Fourth, asset owners need adequate resources, especially when investing directly: governance, management, operational, legal. Some Canadian plans admit that their own estimates of time and other inputs were too optimistic at the outset. Some smaller pension funds try to co-invest alongside larger ones, and there is much talk about different models of investment alliances and syndication.
In terms of performance, the experience has been mixed to fairly positive in both countries, but it varies considerably from investor to investor. Unfortunately, the data is still surprisingly poor. Many assets and products produce more or less the expected income and return profile. However, there have been disappointments during and after the financial crisis, and those can weigh heavily in highly concentrated portfolios.
Some of the lessons learned the hard way are:
• Overly optimistic demand projections and overvaluation of assets during the boom years (especially in the mid-2000s);
• Poor risk assessment (for example, demand risk of transport assets) and risk management (for example, excessive leverage);
• Market volatility of listed infrastructure funds (the ‘old Australian model’);
• Governance and fee issues with infrastructure funds;
• Pitfalls of investing in lesser-known overseas jurisdictions.

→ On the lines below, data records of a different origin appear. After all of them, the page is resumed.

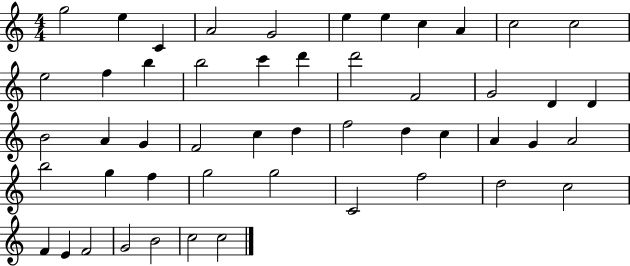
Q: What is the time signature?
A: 4/4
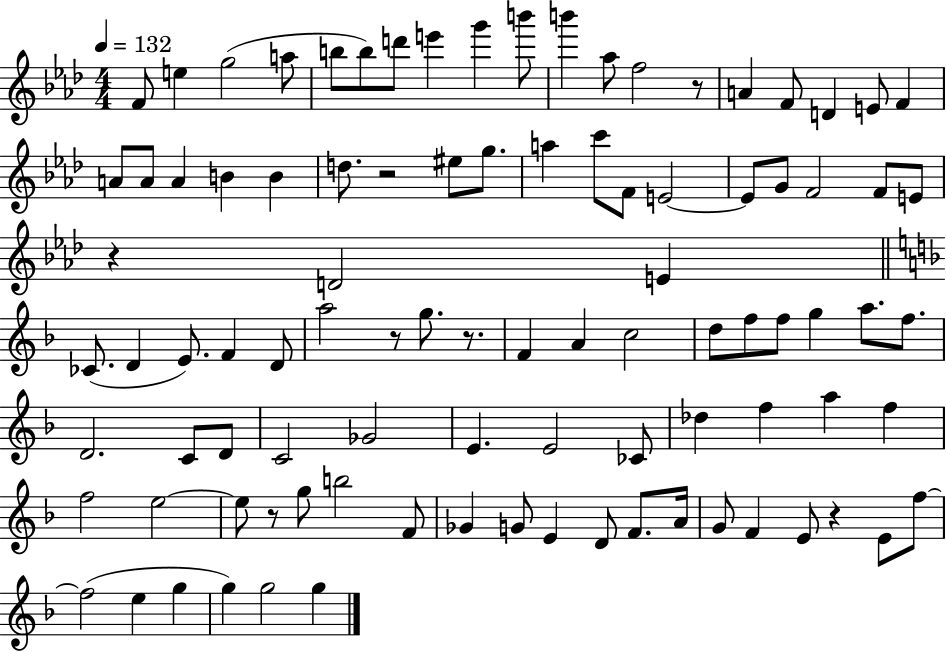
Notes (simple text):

F4/e E5/q G5/h A5/e B5/e B5/e D6/e E6/q G6/q B6/e B6/q Ab5/e F5/h R/e A4/q F4/e D4/q E4/e F4/q A4/e A4/e A4/q B4/q B4/q D5/e. R/h EIS5/e G5/e. A5/q C6/e F4/e E4/h E4/e G4/e F4/h F4/e E4/e R/q D4/h E4/q CES4/e. D4/q E4/e. F4/q D4/e A5/h R/e G5/e. R/e. F4/q A4/q C5/h D5/e F5/e F5/e G5/q A5/e. F5/e. D4/h. C4/e D4/e C4/h Gb4/h E4/q. E4/h CES4/e Db5/q F5/q A5/q F5/q F5/h E5/h E5/e R/e G5/e B5/h F4/e Gb4/q G4/e E4/q D4/e F4/e. A4/s G4/e F4/q E4/e R/q E4/e F5/e F5/h E5/q G5/q G5/q G5/h G5/q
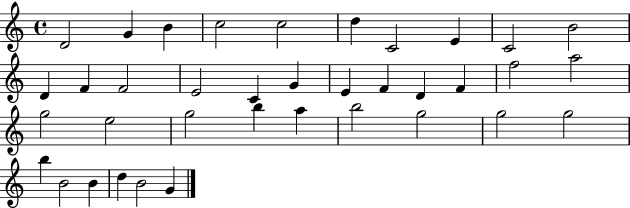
X:1
T:Untitled
M:4/4
L:1/4
K:C
D2 G B c2 c2 d C2 E C2 B2 D F F2 E2 C G E F D F f2 a2 g2 e2 g2 b a b2 g2 g2 g2 b B2 B d B2 G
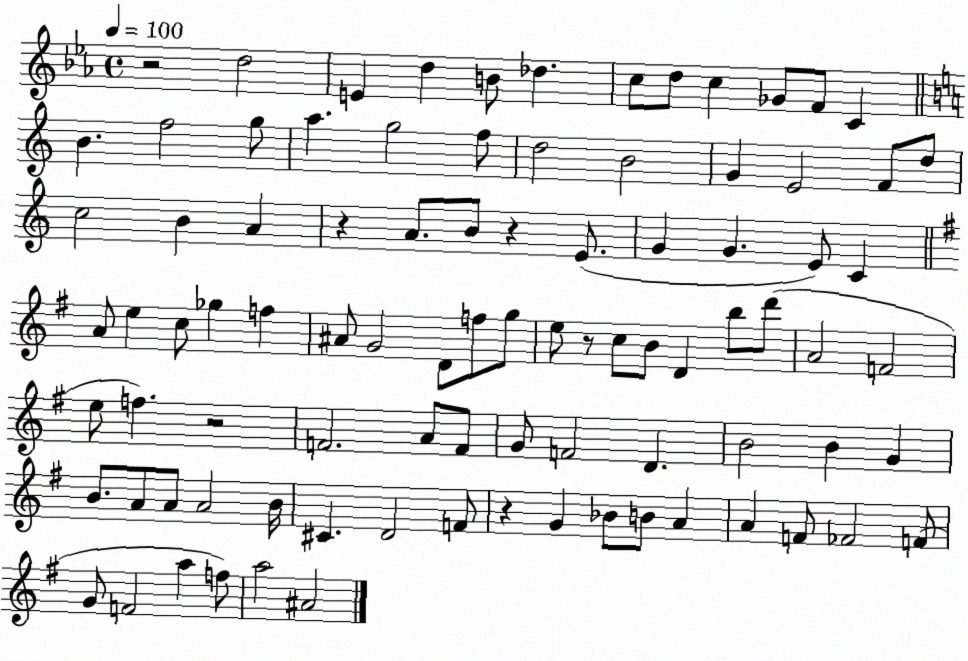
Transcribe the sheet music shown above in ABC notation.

X:1
T:Untitled
M:4/4
L:1/4
K:Eb
z2 d2 E d B/2 _d c/2 d/2 c _G/2 F/2 C B f2 g/2 a g2 f/2 d2 B2 G E2 F/2 d/2 c2 B A z A/2 B/2 z E/2 G G E/2 C A/2 e c/2 _g f ^A/2 G2 D/2 f/2 g/2 e/2 z/2 c/2 B/2 D b/2 d'/2 A2 F2 e/2 f z2 F2 A/2 F/2 G/2 F2 D B2 B G B/2 A/2 A/2 A2 B/4 ^C D2 F/2 z G _B/2 B/2 A A F/2 _F2 F/2 G/2 F2 a f/2 a2 ^A2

Important lessons can be learnt not only by investors but also policy makers. Governments in many countries would like to push more private capital into new (preferably domestic) infrastructure projects. However, most insurance companies and pension funds are mainly interested (or able) to invest in low-risk, operating assets.
Therefore, the idea of ‘asset recycling’ is popular in Australia – that is, the sale of old public assets to finance new projects. The administrations of both countries have consulted investors and the infrastructure industry in their PPP reform projects in recent times.
So far, the focus of Australian and Canadian pension funds has been primarily on equity. Although the interest on debt is rising, there is no such urgency for long-term investors to substitute banks as perceived in Europe. Project bonds play a much bigger role in North America, but such markets cannot be jump-started overnight. In Canada, insurance companies have been involved in long-term debt for decades while banks have traditionally only lent short.
From the outset, infrastructure has been a global asset class with surprisingly little home bias. Australia’s pension funds increasingly seek opportunities overseas. In Canada, PPP projects tend to be too small for large investors which invest most of their capital in larger ones in Europe and elsewhere. However, investors express concerns about the supply side, such as inconsistent infrastructure policies, the lack of a suitable project pipeline, retroactive changes of rules and regulations and political instability.
Following the example of institutional investors in these two countries, the demand for infrastructure assets is potentially very high. Many countries are competing for private capital, often with attractive sweeteners. For investors, however, it will remain difficult to bypass the traps of political opportunism and cyclical over-valuation of good assets.